====== 文本摘录

请问这段代码为什么总是显示mysql error1064:You have an error in your SQL syntax. Check the manual that corresponds to your MySQL

betty_betty 2005-01-01 05:30:44
<html>
<head>
<meta http-equiv="Content-Type" content="text/html; charset=gb2312">
<title>address book browser</title>
</head>

<body>
<h2>address book browser</h2>
<form method="post" action="book.php" >
<?php
function check_mysql()
{
if (mysql_errno()>0)
{
die("<br>mysql error".mysql_errno().":".mysql_error());
}
}
$db = mysql_connect("localhost","root","study");
if(! $db)
{
die("failed to open connection to mysql server.");
}
mysql_select_db("maildb");
check_mysql();
if(!isset($id))
{
$id=0;
}
if(isset($left))

============
====== 数据材料

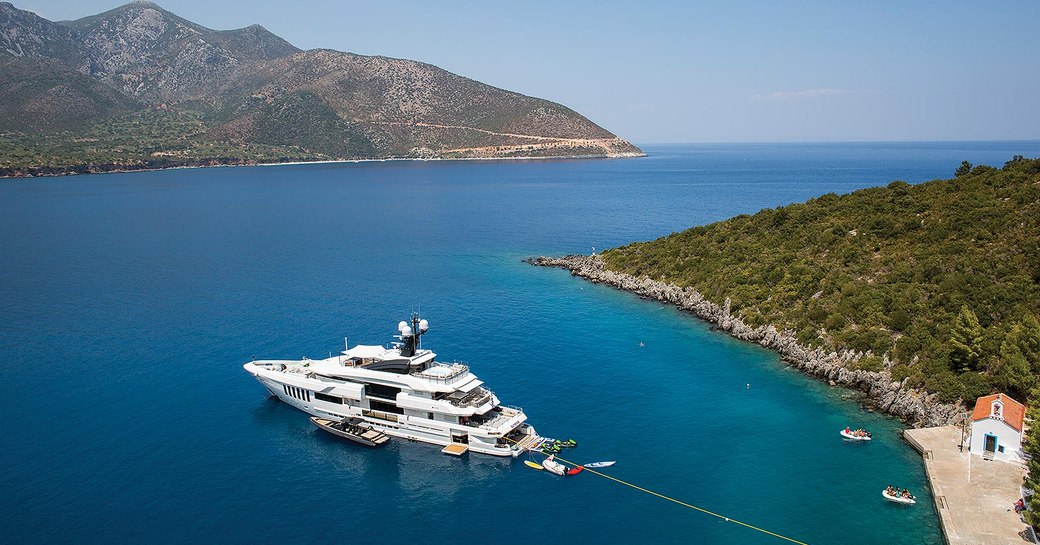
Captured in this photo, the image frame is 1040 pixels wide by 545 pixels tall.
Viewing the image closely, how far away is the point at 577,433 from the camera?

============

— 任务说明 A —
在文本摘录的代码中，mysql_select_db 选择的是哪个数据库？
— 任务说明 B —
请将文本摘录中的一段原样重写出来：从含有“betty_betty 2005-01-01 05:30:44”的那几个字开始，写到“if (mysql_errno()>0)”为止。
作答时只依据文本摘录，不参考材料。

— 作答内容 A —
maildb

— 作答内容 B —
betty_betty 2005-01-01 05:30:44
<html>
<head>
<meta http-equiv="Content-Type" content="text/html; charset=gb2312">
<title>address book browser</title>
</head>

<body>
<h2>address book browser</h2>
<form method="post" action="book.php" >
<?php
function check_mysql()
{
if (mysql_errno()>0)